ACTIONS TO TAKE:
[1] According to the passage on Fraazo, how long does the company take to deliver vegetables and fruits across Mumbai?
[2] Continue the passage on Fraazo's funding and expansion from its last sentence.

According to a statement, the company has also received strong interest from development finance institutions and multilaterals for an additional $5 million in financing for expansion and to expand its procurement base with farmers in North and Northeast India.

The investment will allow the company, which currently only serves the Mumbai market, to expand into other metros and invest in technology. According to the company, the funding round is a mix of equity and debt.

The current round was also attended by Nabard-backed Nabventures, as well as existing investors Equanimity Ventures, Apar Group, and Asian Paints' Manish Choksi.

Fraazo delivers farm-fresh vegetables and fruits across Mumbai in 60 minutes via a network of micro-fulfilment stores. It was launched a year ago and has served a million customers to date, according to the company.

Fraazo, which was founded last year by Atul Kumar, Vikas Dosala, Sumit Rai, and Aashish Krishnatre, uses a farm-to-fork model in which it owns the entire back-end supply chain beginning with farmers. The company intends to expand its operations across India while capitalising on the unprecedented digital adoption in the fragmented fresh food market.

GIVEN DATA:
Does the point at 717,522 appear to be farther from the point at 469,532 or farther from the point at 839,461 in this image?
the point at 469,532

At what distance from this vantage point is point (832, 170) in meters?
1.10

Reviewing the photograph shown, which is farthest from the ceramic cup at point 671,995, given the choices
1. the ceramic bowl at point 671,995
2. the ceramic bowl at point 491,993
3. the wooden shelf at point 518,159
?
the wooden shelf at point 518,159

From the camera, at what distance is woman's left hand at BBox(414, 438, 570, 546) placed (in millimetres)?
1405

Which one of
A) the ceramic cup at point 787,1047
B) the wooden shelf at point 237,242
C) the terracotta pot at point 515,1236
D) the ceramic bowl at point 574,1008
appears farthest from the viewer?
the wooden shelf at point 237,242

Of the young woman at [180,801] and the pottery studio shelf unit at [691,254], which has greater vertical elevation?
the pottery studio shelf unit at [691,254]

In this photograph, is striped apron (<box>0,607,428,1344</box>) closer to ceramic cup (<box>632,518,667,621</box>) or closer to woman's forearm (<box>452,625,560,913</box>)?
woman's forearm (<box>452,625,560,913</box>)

ANSWERS PER TASK:
[1] 60 minutes.

[2]
The over-$300 billion fruits and vegetables market is shifting toward digital, with the online grocery segment growing at a 50 percent compounded annual growth rate, pushed even further by pandemic-related behaviour changes.

“The need for hygiene, digital convenience, and customer service has never been greater, especially with quality inequity and disparities in service levels across traditional channels,” said Kumar, the chief executive of Fraazo.

It aims to develop the capability of delivering fresh produce to a customer's doorstep within 15 minutes of ordering at 1,000 locations across the country.

“Fruits and vegetables, the largest category in perishables, is completely fragmented, offline, with no MRP constraint, nor GST—this, coupled with significant supply-chain moat, and high order frequency, makes it a highly scalable online opportunity,” said Nikhil Vora, founder and CEO, Sixth Sense Ventures. Supply-chain verticalization is critical for perishables, which is where horizontal grocery players have found it challenging, and Fraazo has been able to address this, he added.

“The D2C fresh food market is one of the most challenging and nascent spaces in India with limited penetration by horizontal D2C players,” said Gills John, vice president, Nabventures.